Writing for FutureEd, Bryan Hassel and Greg Lippman describe a project that attempts to develop a new measure of school performance that clearly identifies which schools are doing the best job with vulnerable student populations. Excerpts of the piece appear below:
Knowing a school’s numbers of English language learners, students with disabilities, and students eligible for free or reduced-price lunch and their proficiency rates on standardized tests doesn’t reveal the schools’ relative success with the toughest-to-educate students. To the contrary, under traditional measures of school performance, the more high-need students a school serves, the worse its performance looks.
These challenges, and a desire to identify schools that do a great job with the nation’s most challenged students so that others can learn from them, have been the focus since 2018 of the National Campaign for Highest-Need Students. This initiative grew out of the work of ACE Charter Schools, a network founded by community leaders in San Jose, California, intent on addressing the profound academic struggles of the area’s most disengaged and disenfranchised students.
The campaign turned to Education Analytics and Public Impact, companies that support school improvement, to develop a School Needs Index to more precisely determine the level of student academic, social and emotional need in each school and gauge which schools have been most successful in supporting the nation’s most disadvantaged students.
Their model, outlined in a new report, Identifying Schools Achieving Great Results with Highest-Need Students, gives decision-makers a tool to determine which schools serve highest-need students, and which lead to the greatest student success. The School Needs Index groups dozens of student characteristics into four domains to assess the level of student need: student engagement (including chronic absenteeism and suspension rates); demographics (students who are new to the school, from migrant families, or with a specific disability status); academics (including prior test scores); and economics (estimates of family income or homelessness).
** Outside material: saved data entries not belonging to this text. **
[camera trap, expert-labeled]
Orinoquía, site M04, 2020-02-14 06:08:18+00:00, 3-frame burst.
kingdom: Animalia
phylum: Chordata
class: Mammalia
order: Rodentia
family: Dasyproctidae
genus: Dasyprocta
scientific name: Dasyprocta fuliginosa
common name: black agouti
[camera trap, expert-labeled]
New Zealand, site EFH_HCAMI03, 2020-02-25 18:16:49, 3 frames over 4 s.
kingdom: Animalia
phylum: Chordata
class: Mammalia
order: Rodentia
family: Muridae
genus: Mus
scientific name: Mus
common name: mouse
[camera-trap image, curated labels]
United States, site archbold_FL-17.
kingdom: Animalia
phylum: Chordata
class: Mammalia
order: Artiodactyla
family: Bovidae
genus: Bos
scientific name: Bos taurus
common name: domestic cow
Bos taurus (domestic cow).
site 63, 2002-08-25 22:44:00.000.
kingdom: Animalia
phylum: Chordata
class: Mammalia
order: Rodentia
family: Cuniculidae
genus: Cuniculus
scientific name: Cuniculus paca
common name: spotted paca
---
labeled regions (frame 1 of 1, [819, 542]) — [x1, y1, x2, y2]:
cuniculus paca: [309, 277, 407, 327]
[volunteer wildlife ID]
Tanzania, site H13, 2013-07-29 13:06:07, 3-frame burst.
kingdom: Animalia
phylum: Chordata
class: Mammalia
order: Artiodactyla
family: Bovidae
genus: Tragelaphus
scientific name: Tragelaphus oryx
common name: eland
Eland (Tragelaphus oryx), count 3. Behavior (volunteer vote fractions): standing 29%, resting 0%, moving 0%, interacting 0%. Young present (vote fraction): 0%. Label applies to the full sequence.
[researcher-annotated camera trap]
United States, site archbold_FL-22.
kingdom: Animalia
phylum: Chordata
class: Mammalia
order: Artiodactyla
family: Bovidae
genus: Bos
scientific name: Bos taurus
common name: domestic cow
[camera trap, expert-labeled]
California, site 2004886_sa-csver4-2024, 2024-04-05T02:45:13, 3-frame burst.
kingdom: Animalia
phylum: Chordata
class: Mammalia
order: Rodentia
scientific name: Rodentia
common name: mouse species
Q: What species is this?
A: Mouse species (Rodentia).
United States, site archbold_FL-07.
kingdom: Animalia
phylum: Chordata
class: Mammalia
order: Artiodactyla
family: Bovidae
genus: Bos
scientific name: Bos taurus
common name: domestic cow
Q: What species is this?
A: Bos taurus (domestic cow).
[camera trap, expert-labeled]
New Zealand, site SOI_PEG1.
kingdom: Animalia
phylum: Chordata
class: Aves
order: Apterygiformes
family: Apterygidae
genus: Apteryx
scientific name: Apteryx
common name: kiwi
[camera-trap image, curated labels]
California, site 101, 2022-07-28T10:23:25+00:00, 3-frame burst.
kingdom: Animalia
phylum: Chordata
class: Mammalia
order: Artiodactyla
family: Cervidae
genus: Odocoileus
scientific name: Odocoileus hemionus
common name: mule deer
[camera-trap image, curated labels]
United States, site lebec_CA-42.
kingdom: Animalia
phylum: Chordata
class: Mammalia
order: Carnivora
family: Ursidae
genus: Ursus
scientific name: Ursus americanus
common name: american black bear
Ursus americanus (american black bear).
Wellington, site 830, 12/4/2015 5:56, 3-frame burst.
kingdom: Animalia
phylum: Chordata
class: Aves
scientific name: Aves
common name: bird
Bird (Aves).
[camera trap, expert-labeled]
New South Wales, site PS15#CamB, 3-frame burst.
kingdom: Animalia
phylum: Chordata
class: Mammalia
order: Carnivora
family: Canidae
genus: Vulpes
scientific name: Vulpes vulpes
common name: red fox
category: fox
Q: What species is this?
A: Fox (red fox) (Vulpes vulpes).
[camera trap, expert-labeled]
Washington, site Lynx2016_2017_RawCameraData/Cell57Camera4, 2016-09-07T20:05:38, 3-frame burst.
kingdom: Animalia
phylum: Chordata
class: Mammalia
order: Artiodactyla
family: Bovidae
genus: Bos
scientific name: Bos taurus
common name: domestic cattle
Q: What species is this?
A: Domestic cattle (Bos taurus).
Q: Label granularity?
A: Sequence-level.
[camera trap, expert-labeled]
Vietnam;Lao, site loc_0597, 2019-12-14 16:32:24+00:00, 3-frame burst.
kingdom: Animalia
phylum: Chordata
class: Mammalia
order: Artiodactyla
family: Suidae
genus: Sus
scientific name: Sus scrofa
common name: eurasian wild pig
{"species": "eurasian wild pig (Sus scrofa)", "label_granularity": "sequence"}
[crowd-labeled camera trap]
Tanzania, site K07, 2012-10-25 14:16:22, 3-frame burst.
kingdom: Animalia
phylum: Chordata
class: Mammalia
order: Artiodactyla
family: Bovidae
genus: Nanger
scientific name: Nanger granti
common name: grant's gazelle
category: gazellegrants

Unlike measures of need based on opinion or politics, the School Needs Index includes and weights characteristics based on how much they actually contribute to student outcomes, such as reading and math learning.
With this measure of school need in hand, it becomes possible to compare how well each school is doing with highest-need students, in comparison to schools serving similar students. Importantly, the analysis focuses on students’ learning growth, rather than merely a snapshot of their performance, allowing policymakers to see which schools are doing the best job serving these students.